Excessive debt plagues the global economy today. The entire world gorged on easy money during the credit boom and now we need to decide who bears the losses from the debt-binge. The answer is both morally and economically simple: creditors and banks that make ill-advised loans must face the pain of bad loans. This simple answer means they will exercise more caution in future lending decisions and that they get only the protection they bargained-for. If they wanted the maximum safety they should have lent to the U.S. government or Japan or Germany. Instead, they chased higher-yields, and made subprime real estate loans or lent to Greece or made risky bets on derivatives.
Under no circumstances should they be permitted to have their cake and eat it too--they cannot pocket the profits of risky banking and lending and now obtain unbargained-for guarantees from governments around the world. This is the fundamental economic injustice in the world today because while 99% of the innocent taxpayers bear the costs of the debt bubble, the 1% who profited most continue to control our financial system and continue to enjoy windfall profits from the bailouts arranged by their pals in government (in the US that means both major parties). Worse yet, much of the bailout money ended up in the pockets of the very managers that caused the crisis. The government expended trillions to bailout financial elites, including extended stealth bailouts, that continue through today. Indeed, the government even bailed the bankers out of jail and now intends to bail them out of their ongoing foreclosure fraud.
Meanwhile, in Europe the banks remain under-capitalized. Another round of bailouts is looming over there, and it threatens to engulf the US banks. The Europeans preach austerity to their people at the same time they seek more money for their banks from the US-supported IMF. If the European banks go down, the US banks will follow according to a recent US government report showing that our banks have at least $2 trillion in total European exposure. As Paul Krugman notes today the Europeans probably can only continue to argue about the placement of deck chairs on the Titanic, not save their banks. Meltdown looms and it may be worse than Lehman.
Instead of using US taxpayer money to bailout global banks, Occupy Wall Street should demand that the government bailout US citizens. Student loan debt soared and jobs contracted since the crisis and the government should reduce loan balances and defer payment in exchange for community service. Foreclosed homes should be available for rent by current occupants so that the supply of real estate for sale contracts and poverty is reduced. Finally, and most importantly, the US needs a jobs program (including massive grants for education and retraining) to rescue citizens from a financial crisis that is not of their making.

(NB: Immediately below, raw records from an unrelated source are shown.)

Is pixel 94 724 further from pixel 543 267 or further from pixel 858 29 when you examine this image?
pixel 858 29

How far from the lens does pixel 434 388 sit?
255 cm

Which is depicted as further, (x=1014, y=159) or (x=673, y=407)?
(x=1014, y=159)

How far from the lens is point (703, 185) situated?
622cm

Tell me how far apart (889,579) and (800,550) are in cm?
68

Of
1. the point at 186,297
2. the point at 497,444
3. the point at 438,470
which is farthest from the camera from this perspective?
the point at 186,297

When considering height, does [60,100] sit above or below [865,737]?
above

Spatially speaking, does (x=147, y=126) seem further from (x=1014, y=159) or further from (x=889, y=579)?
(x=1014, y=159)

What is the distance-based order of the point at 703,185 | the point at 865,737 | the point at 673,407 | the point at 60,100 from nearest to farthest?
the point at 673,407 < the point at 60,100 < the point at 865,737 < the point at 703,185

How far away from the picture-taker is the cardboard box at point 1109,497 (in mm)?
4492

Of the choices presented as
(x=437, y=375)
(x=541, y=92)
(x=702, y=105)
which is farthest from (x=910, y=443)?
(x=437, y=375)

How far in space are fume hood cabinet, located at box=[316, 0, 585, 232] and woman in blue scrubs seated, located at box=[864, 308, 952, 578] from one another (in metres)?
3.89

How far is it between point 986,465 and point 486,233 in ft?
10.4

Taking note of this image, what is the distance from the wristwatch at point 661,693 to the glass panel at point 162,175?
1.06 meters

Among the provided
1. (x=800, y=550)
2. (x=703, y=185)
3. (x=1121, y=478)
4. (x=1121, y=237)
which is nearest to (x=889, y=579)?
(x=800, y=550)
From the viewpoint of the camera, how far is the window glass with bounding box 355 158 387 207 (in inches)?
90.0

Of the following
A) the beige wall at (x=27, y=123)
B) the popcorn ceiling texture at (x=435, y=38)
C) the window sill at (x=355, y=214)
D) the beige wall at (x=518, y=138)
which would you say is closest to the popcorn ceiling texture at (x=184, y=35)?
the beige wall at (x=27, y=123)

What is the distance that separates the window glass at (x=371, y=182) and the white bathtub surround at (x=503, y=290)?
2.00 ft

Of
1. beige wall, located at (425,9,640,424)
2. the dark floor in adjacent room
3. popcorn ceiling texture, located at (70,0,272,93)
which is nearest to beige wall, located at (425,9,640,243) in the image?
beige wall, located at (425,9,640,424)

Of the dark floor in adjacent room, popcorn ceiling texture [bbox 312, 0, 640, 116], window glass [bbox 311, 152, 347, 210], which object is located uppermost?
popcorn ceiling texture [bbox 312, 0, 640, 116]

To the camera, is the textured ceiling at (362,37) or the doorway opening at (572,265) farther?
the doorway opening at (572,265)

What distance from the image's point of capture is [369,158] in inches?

As for the financial sector, they must be allowed to fail this time, finally. All the senior managers should lose their jobs, be sued for gross negligence and face criminal penalties (in many cases, at least). Their employment agreements and deferred compensation would be terminated along with the rights of all unsecured creditors. This is the approach of the new Dodd-Frank law, if the administration follows that approach. Notably, this process includes debt destruction--that is, creditors will take losses and be forced to write-off debts which will facilitate deleveraging.
As many economists pointed out early on, rescuing the banks will not spur new lending. Only a bank with competent management and a clean balance sheet can do that. So, the government should seek to move good assets into new banks with competent managers as quickly as possibly. This will create conditions for renewed growth.
Occupy Wall Street should focus on this: Bailout people not banks!